-- Short exercise --
Render the lines below as a numbered list, starting at the line that contains "What distance do" and running through the last line. Leave out blank lines and pictures.

-- Records provided --
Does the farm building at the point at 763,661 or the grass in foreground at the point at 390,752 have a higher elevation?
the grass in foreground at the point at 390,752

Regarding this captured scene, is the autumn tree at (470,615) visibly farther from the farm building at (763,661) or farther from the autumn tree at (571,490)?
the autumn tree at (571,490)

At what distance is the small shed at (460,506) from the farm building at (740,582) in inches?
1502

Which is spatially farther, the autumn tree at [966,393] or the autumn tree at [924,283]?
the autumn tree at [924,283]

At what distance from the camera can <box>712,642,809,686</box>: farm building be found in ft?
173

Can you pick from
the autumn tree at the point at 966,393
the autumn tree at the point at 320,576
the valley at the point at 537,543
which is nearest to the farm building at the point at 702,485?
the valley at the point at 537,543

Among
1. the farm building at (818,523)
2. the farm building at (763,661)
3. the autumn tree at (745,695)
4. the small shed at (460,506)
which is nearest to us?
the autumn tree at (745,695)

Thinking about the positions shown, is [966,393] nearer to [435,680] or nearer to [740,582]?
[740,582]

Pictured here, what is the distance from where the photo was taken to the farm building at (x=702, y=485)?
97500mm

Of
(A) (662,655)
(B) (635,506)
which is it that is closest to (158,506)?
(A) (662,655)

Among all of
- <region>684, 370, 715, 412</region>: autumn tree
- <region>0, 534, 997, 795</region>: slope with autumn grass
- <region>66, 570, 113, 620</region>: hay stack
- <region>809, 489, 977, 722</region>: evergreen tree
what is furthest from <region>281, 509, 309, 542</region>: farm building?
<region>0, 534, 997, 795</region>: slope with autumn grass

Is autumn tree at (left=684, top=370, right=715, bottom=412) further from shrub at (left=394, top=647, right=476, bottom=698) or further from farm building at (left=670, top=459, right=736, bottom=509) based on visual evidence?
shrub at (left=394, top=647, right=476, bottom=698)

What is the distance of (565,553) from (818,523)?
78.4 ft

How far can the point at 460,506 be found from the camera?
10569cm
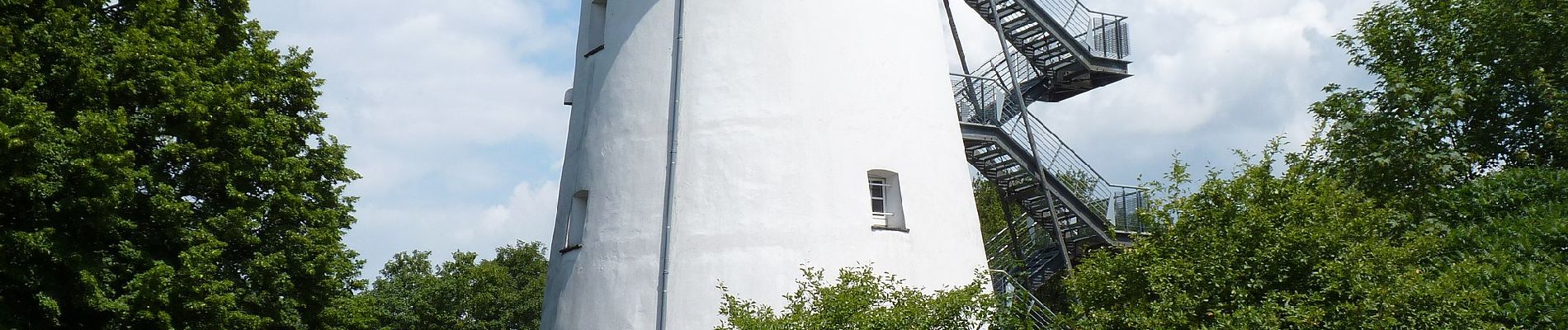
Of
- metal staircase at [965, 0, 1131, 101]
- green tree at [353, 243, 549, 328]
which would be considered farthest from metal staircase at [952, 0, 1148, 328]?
green tree at [353, 243, 549, 328]

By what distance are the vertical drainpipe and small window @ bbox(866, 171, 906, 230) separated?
2394mm

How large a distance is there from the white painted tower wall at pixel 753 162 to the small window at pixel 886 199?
0.44 feet

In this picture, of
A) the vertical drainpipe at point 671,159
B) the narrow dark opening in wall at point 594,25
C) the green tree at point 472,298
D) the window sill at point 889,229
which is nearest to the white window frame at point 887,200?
the window sill at point 889,229

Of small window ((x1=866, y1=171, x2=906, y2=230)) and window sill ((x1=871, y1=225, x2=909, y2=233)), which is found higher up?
small window ((x1=866, y1=171, x2=906, y2=230))

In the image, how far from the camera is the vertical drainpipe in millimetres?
16016

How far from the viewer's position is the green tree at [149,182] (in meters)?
16.2

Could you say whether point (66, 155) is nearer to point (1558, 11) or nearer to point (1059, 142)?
point (1059, 142)

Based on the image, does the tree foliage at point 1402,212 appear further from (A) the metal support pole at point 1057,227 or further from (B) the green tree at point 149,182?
(B) the green tree at point 149,182

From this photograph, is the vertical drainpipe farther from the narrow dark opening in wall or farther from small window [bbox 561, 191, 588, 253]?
the narrow dark opening in wall

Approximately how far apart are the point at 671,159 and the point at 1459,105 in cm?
914

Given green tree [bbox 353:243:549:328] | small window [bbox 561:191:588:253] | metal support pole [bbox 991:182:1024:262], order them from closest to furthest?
small window [bbox 561:191:588:253] → metal support pole [bbox 991:182:1024:262] → green tree [bbox 353:243:549:328]

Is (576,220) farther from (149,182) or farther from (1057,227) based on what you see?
(1057,227)

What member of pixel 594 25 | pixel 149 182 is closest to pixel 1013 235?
pixel 594 25

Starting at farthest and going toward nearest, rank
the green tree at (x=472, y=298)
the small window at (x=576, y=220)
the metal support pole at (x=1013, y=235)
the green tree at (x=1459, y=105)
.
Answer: the green tree at (x=472, y=298)
the metal support pole at (x=1013, y=235)
the small window at (x=576, y=220)
the green tree at (x=1459, y=105)
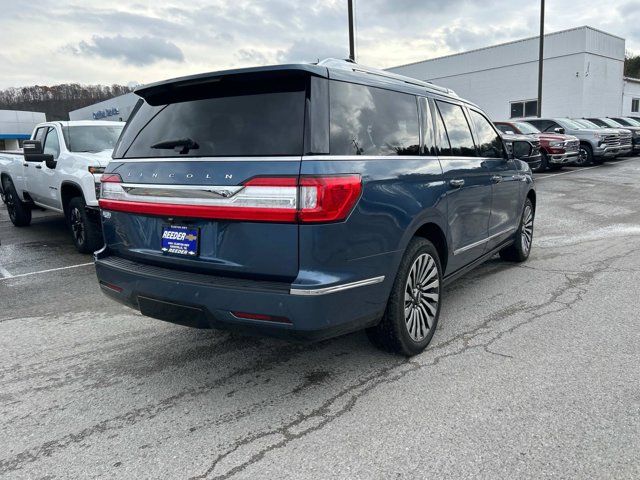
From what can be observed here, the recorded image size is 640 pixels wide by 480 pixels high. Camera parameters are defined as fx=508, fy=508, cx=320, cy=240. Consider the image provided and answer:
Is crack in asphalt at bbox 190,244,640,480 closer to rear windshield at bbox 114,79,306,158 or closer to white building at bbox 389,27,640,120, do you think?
rear windshield at bbox 114,79,306,158

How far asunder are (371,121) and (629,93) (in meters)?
36.6

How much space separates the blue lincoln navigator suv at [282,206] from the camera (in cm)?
Answer: 268

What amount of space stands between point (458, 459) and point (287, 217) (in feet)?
4.79

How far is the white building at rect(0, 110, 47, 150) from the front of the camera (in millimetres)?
57750

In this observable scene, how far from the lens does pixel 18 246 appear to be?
26.7ft

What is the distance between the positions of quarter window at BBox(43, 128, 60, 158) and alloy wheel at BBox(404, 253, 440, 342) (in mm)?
6325

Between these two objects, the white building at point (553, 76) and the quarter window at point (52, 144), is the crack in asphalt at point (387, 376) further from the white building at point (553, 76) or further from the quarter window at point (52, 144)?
the white building at point (553, 76)

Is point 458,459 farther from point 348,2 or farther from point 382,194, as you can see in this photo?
point 348,2

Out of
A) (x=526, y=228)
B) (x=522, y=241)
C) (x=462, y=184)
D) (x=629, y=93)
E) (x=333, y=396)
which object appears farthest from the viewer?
(x=629, y=93)

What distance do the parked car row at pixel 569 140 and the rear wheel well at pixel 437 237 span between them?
520 inches

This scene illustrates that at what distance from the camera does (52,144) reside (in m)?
7.95

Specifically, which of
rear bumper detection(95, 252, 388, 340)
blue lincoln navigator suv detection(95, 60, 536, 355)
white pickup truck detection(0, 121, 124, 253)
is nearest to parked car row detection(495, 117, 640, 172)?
white pickup truck detection(0, 121, 124, 253)

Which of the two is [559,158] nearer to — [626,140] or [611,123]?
[626,140]

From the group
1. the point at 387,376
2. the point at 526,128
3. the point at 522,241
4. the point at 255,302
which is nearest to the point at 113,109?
the point at 526,128
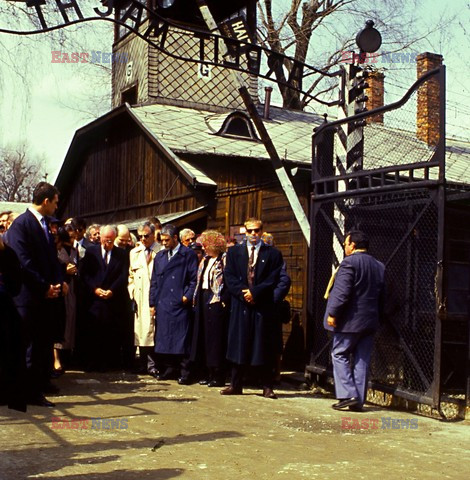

-- Answer to this task --
1. What distance do the parked car row at pixel 569 140 and the rear wheel well at pixel 437 237 span between them?
2. 520 inches
3. This scene illustrates that at what distance from the camera does (52,144) reside (in m)?
4. 7.95
5. Specifically, which of
6. rear bumper detection(95, 252, 388, 340)
7. blue lincoln navigator suv detection(95, 60, 536, 355)
8. white pickup truck detection(0, 121, 124, 253)
9. is nearest to parked car row detection(495, 117, 640, 172)?
10. white pickup truck detection(0, 121, 124, 253)
11. Which of the two is [559,158] nearer to — [626,140] or [611,123]?
12. [626,140]
13. From the group
14. 1. the point at 387,376
15. 2. the point at 526,128
16. 3. the point at 522,241
17. 4. the point at 255,302
18. which is nearest to the point at 113,109?
19. the point at 526,128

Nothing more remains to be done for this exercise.